» OBJECTIVE: Please copy out the lines of the listing below word for word, starting at the line that contains "Among green foliage" and ending with the last line of the listing, both included.

Records from a data source
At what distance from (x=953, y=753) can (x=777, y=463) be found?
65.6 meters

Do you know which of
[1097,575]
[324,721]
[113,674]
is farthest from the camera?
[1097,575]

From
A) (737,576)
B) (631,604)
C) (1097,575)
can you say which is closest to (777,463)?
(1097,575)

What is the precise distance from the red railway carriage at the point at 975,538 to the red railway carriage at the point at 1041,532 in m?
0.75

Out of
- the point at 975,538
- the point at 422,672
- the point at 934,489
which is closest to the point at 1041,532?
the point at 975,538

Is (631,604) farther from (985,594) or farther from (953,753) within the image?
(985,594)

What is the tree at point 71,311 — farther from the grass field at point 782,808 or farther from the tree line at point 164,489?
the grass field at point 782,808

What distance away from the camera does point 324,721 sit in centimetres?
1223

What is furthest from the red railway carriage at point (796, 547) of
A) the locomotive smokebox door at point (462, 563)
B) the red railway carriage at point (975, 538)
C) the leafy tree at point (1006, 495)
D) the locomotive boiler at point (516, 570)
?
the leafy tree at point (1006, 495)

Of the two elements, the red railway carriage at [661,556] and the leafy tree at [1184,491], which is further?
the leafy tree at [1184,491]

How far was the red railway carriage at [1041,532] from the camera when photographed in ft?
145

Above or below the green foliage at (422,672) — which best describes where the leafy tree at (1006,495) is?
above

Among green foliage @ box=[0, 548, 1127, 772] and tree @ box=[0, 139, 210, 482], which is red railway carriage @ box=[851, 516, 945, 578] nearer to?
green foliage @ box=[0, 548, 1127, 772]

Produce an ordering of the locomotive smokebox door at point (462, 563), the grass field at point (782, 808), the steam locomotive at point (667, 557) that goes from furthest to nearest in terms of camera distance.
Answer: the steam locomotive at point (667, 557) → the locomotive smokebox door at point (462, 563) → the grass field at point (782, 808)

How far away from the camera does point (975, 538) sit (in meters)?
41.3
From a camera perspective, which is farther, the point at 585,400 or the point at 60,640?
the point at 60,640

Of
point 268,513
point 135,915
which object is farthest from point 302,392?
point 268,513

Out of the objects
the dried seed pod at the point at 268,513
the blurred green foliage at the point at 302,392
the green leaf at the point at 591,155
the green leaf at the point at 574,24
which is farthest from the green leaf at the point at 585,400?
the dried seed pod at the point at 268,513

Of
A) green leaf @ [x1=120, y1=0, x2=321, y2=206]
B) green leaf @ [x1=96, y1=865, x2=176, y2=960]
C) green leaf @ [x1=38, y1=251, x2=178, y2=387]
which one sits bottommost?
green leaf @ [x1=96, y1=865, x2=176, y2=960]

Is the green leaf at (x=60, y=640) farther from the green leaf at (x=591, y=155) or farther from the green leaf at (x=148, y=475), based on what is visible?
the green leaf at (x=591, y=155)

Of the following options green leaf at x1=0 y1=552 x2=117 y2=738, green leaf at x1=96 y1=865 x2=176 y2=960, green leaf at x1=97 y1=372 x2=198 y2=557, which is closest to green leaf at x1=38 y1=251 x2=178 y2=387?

» TASK SOLUTION:
Among green foliage @ box=[0, 548, 1127, 772] and tree @ box=[0, 139, 210, 482], which is red railway carriage @ box=[851, 516, 945, 578] nearer to?
green foliage @ box=[0, 548, 1127, 772]

Produce an ordering of the locomotive smokebox door at point (462, 563), the grass field at point (782, 808), the steam locomotive at point (667, 557) that goes from furthest to nearest in terms of camera distance.
Answer: the steam locomotive at point (667, 557) → the locomotive smokebox door at point (462, 563) → the grass field at point (782, 808)

How far away from the camera does point (975, 538) sit (in meters)?
41.3
From a camera perspective, which is farther, the point at 585,400 or the point at 60,640?
the point at 60,640

Of
point 268,513
point 135,915
which object is farthest from point 302,392?
point 268,513

Out of the objects
the dried seed pod at the point at 268,513
the blurred green foliage at the point at 302,392
the green leaf at the point at 591,155
the green leaf at the point at 574,24
which is farthest from the green leaf at the point at 585,400?
the dried seed pod at the point at 268,513

Of
A) green leaf @ [x1=120, y1=0, x2=321, y2=206]
B) green leaf @ [x1=96, y1=865, x2=176, y2=960]
C) green leaf @ [x1=38, y1=251, x2=178, y2=387]
which one sits bottommost?
green leaf @ [x1=96, y1=865, x2=176, y2=960]

Is the green leaf at (x=60, y=640) farther from the green leaf at (x=591, y=155) or farther from the green leaf at (x=148, y=475), based on what is visible?
the green leaf at (x=591, y=155)

Of the following options green leaf at x1=0 y1=552 x2=117 y2=738, green leaf at x1=96 y1=865 x2=176 y2=960, green leaf at x1=97 y1=372 x2=198 y2=557, which is closest to green leaf at x1=38 y1=251 x2=178 y2=387?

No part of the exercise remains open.